2015 must be the Year of the Defence Review


With 2015 now into its third week, South Africa should be back at work and work for the Defence Ministry in the early part of the year should focus exclusively on the Defence Review with the budget allocation for defence not too far behind.

The Defence Review was completed, under instruction from then Defence and Military Veterans Minister Lindiwe Sisulu, in time for tabling in Parliament in 2012. A Cabinet reshuffle saw her moved and replaced by Nosiviwe Mapisa-Nqakula, previously Correctional Services Minister. New Ministers are given some time to fit into their new portfolios and so it was with her but when she last year renamed the Defence Review as the 2014 edition in an apparent effort to make it more contemporary rather than two years old, eyebrows were raised.

The close to 500 page document prepared by Roelf Meyer and his Defence Review committee has been languishing in the bureaucratic wilderness of Parliament with only token mentions from the Defence and Military Veterans Portfolio Committee up to now.

Given the sorry state Meyer’s men and women have pointed out exists in the SA National Defence Force (SANDF) surely the Minister and her advisors should have ensured it was front of mind not only at the Defence Ministry, but also among the rank and file of Parliament.
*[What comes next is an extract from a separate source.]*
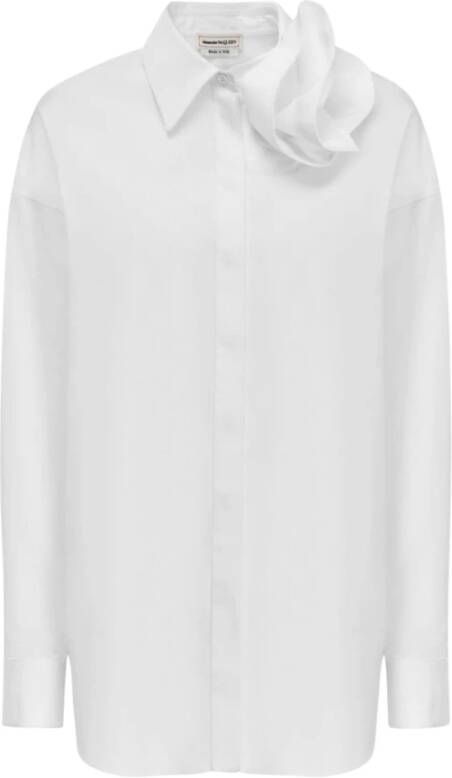Alexander mcqueen Elegante Damesoverhemden Collectie White Dames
After all, if people do not know about what is wrong – or right – in the national military machine how can they put their minds to eliminating the wrongs and adding to the rights?
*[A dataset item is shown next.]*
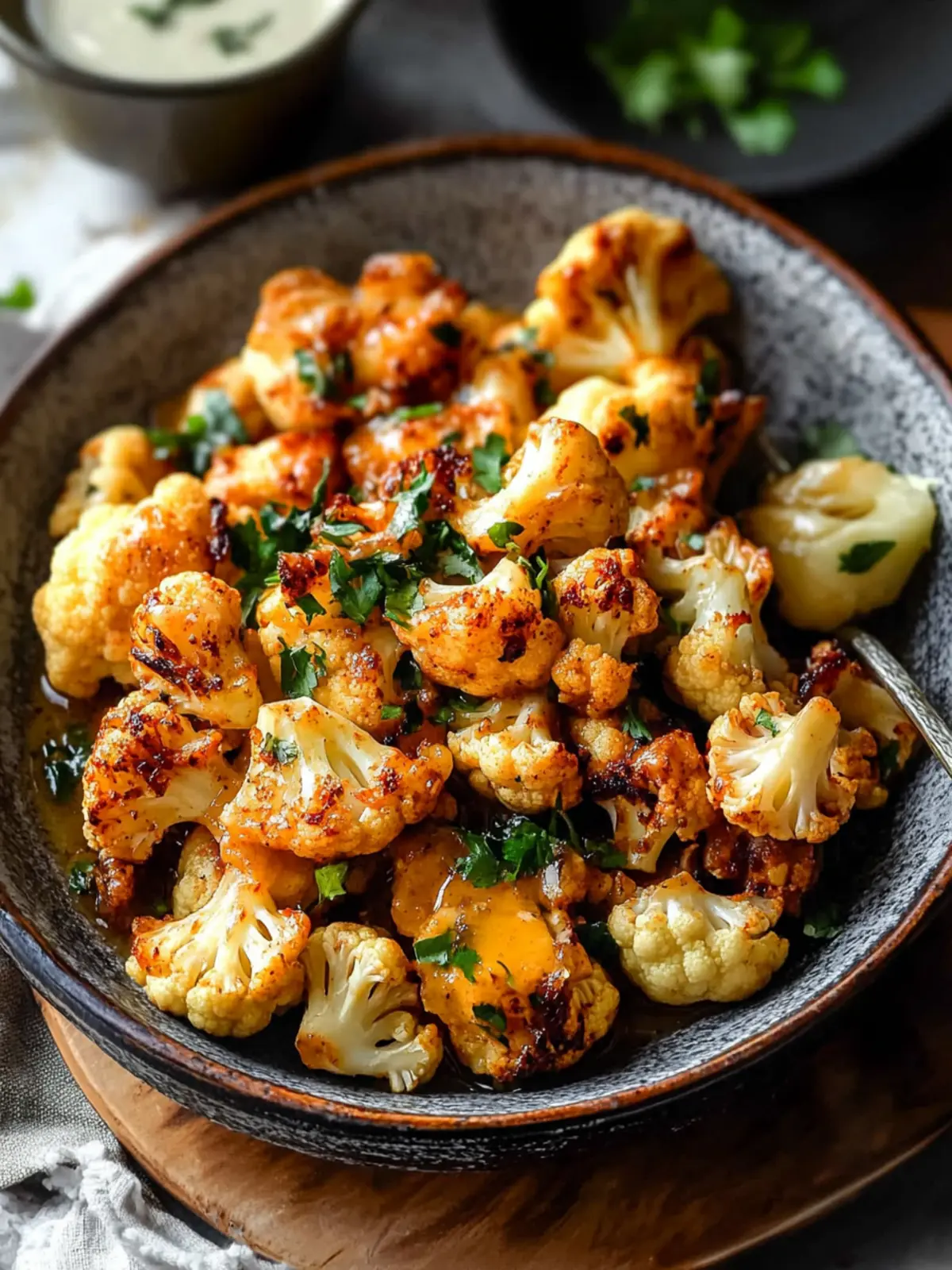Moroccan Cauliflower with Tahini-Honey: 5-Ingredient Bliss 5 Moroccan Cauliflower with Tahini-Honey (5 Ingredients)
As with by far the majority of issues facing the ruling party in the year South Africa reaches adulthood, money is one of the biggest hurdles to be overcome if the SANDF is to look anything like the defence force envisaged by the Defence Review Committee.
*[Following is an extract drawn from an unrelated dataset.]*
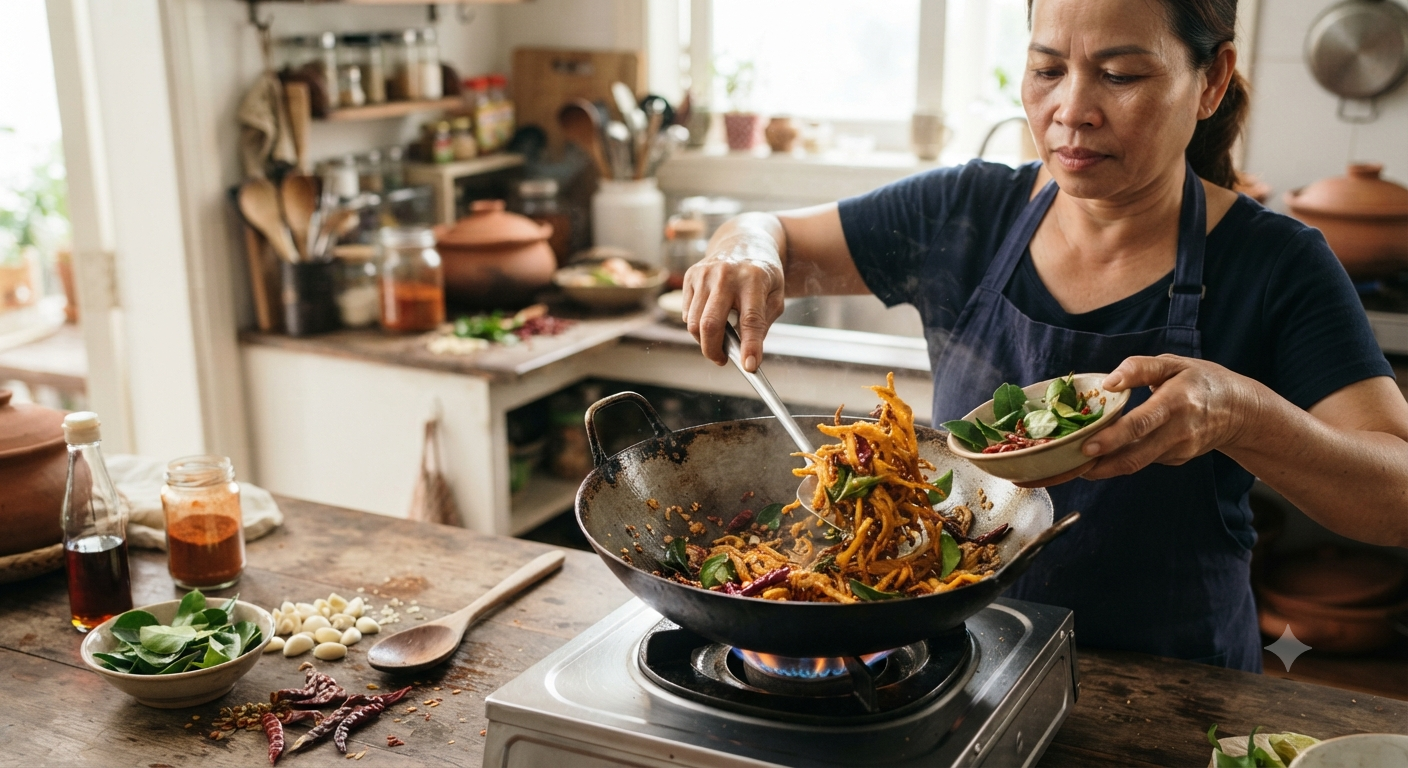 Mẹo nhỏ để khô gà lá chanh luôn ngon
This means the bean counters in the Ministry must surely by now have done a lot of head scratching and number crunching to present a set of numbers for final consideration. This will ensure the Minister gives National Treasury a set of figures that not only show financial discipline (which Minister Nhlanhla Nene should appreciat) but also allow the force to train and deploy properly, pay its people adequately and make provision for the acquisition of new equipment.

Not an easy task, but one which has to be done competently and correctly if the SANDF is to fully live up expectations of protecting South Africa’s sovereignty, helping its people and being a working part of the country’s foreign policy machinery.
“Defence in a democracy” and “the pride of the nation” are just slogans unless backed by deeds. It’s a new year and an opportunity Mapisa-Nqakula shouldn’t miss.